◆ Requisitos
Retome o texto sobre a avaliação da pós-graduação pela Capes e dê continuidade a ele a partir da última frase apresentada.

◆ Trecho fornecido
╭──

Foi na primeira metade da década de 1980, ou seja, durante a vigência do II PNPG que houve a consolidação do modelo de avaliação na pós-graduação. Nesta época, as diretrizes avaliativas recaíram na qualidade do ensino superior, sobretudo naquele ofertado na pós-graduação. Na década de 1980, como já relatado anteriormente, o foco de atuação dos gestores esteve pautado na institucionalização e aperfeiçoamento do modelo avaliativo da pós-graduação (COORDENAÇÃO..., 2010).
Em 1990, o modelo avaliativo da pós-graduação stricto sensu passou por novas alterações, pois, de acordo com Fávero (1999), tanto a própria Capes quanto os agentes integrantes dos mais variados campos do conhecimento reivindicavam a introdução de novos elementos ao modelo avaliativo em vigor. Foi neste contexto, no entanto, que a Capes inseriu, a partir do biênio 1996/1997, mudanças na avaliação que alteraram, portanto, o foco da formação de professores para a formação de pesquisadores (KUENZER; MORAES, 2005; BIANCHETTI; MACHADO, 2007; ALVES, 2008). Por conseguinte, as alterações ocorridas a partir do biênio 1996/1997 foram se consolidando nos triênios subsequentes, ocorrendo, desta forma, a priorização da pesquisa em detrimento das atividades de ensino. Este modelo, portanto, foi o responsável pela criação de uma lógica avaliativa, vigente até então, a qual está sustentada, sobretudo, na mensuração da produção intelectual em detrimento das demais atividades acadêmicas (KUENZER; MORAES, 2005).
Nesse sentido, com a ênfase da avaliação sustentada na análise de produtos científicos, foram criados modelos avaliativos que permitiram aferir a qualidade dos cursos de pós-graduação, comparando-os à qualidade das pesquisas realizadas em seu interior. Assim, foi no triênio 1998/2000 que se iniciou, no âmbito da Capes, o desenho de um modelo de avaliação que se propunha a quadricular, para lembrar a expressão Foucaultiana, a produção intelectual difundida pelos programas de pós-graduação. No início, os resultados das avaliações eram apresentados sem grandes sistematizações, por meio de números globais da produção científica publicada em periódicos, livros e trabalhos de anais de congressos científicos (SOUZA; MACEDO, 2009).
A consolidação do Qualis ocorreu no triênio 2001/2003 quando ele passou a ser o principal sistema utilizado na pós-graduação stricto sensu para quadricular a produção intelectual informada pelos programas de pós-graduação no aplicativo Coleta de Dados. Ainda que a ideia do Qualis pudesse ser aplicada para quadricular a produção intelectual materializada em livros, capítulos, artigos de periódicos, anais de congressos, obras de artes, dentre outros, sua ênfase recaiu, no primeiro momento, sobre os periódicos científicos. No decorrer de sua existência, campos do conhecimento como os das Ciências Humanas e o das Artes passaram a requerer a expansão do sistema para quadricular outros canais de difusão como livros e obras artísticas, por exemplo.

╰──

◆ Linhas
╭──

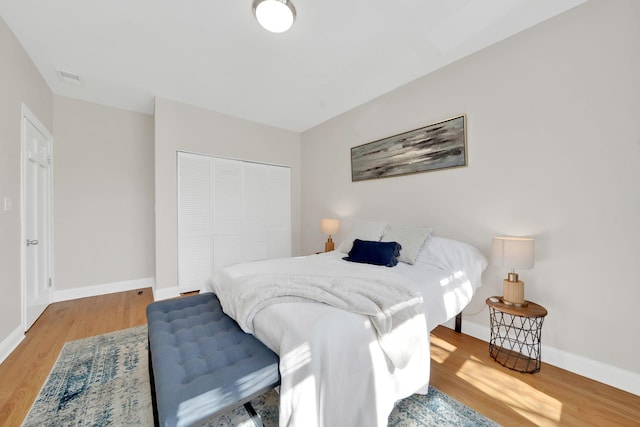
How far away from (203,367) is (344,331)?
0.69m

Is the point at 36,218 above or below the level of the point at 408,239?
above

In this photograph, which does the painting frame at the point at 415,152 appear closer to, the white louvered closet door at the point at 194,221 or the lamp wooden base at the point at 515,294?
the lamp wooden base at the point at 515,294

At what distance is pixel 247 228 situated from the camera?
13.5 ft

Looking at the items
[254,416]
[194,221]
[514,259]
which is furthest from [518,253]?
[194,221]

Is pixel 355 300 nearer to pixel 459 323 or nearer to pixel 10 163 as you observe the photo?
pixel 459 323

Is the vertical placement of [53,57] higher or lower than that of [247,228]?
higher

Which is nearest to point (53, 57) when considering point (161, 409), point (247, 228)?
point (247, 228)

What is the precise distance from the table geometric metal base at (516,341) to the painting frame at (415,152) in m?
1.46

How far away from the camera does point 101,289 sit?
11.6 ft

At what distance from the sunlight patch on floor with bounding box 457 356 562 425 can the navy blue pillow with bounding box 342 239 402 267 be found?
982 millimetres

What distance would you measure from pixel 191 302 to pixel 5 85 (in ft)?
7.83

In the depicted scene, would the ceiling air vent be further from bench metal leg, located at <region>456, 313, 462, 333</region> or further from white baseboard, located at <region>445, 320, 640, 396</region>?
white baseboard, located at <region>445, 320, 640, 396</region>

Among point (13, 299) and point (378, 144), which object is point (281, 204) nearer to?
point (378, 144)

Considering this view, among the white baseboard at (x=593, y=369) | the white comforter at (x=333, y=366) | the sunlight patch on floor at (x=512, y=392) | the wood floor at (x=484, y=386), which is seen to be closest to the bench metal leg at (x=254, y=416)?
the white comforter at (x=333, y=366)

╰──
╭──

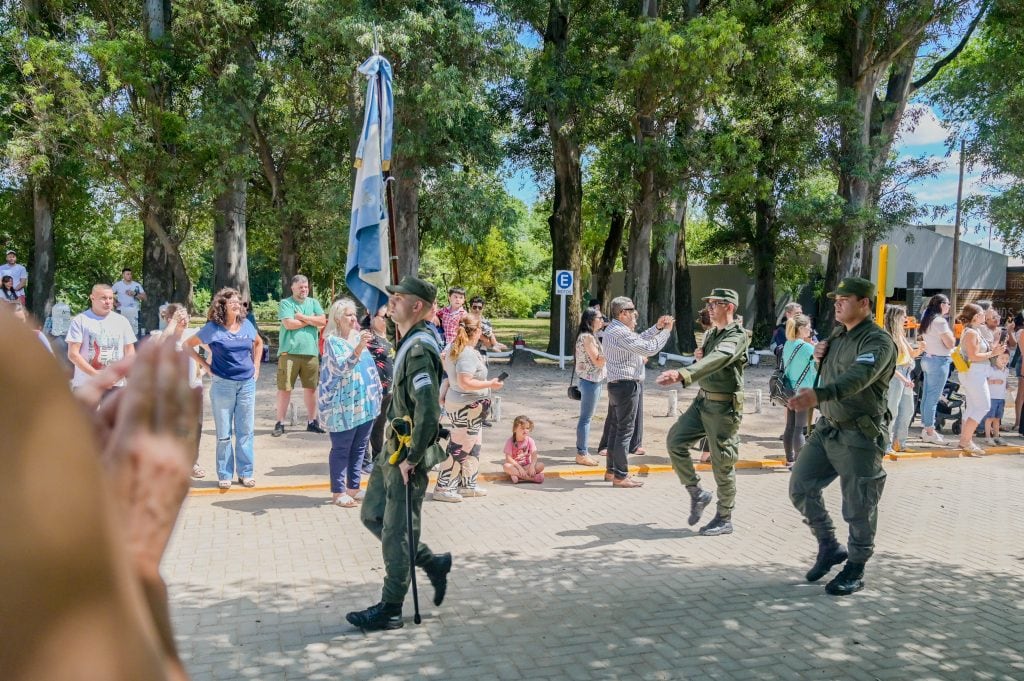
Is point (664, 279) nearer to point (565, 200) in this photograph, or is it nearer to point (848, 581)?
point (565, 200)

╰──

◆ Resposta ao exercício
4 OS CRITÉRIOS DO CAMPO CIENTÍFICO INTERDISCIPLINAR
Como foi discutido na seção anterior, o modelo de avaliação da pós-graduação stricto sensu foi se consolidando ao longo do tempo, permitindo, hoje, que a Capes aplique avaliações trienais em 48 diferentes áreas do conhecimento científico, utilizando-se de escalas de mensuração que variam de 1 (um) a 7 (sete), onde os programas que obtiverem conceitos 1 ou 2 sofrem sanções normatizadoras (descredenciamento) e permanecem impossibilitados de ofertar novas turmas, enquanto aqueles que obtiverem conceitos 3 a 7 permanecem dentro do campo da pós-graduação, disputando posições e buscando ocupar espaços de dominação.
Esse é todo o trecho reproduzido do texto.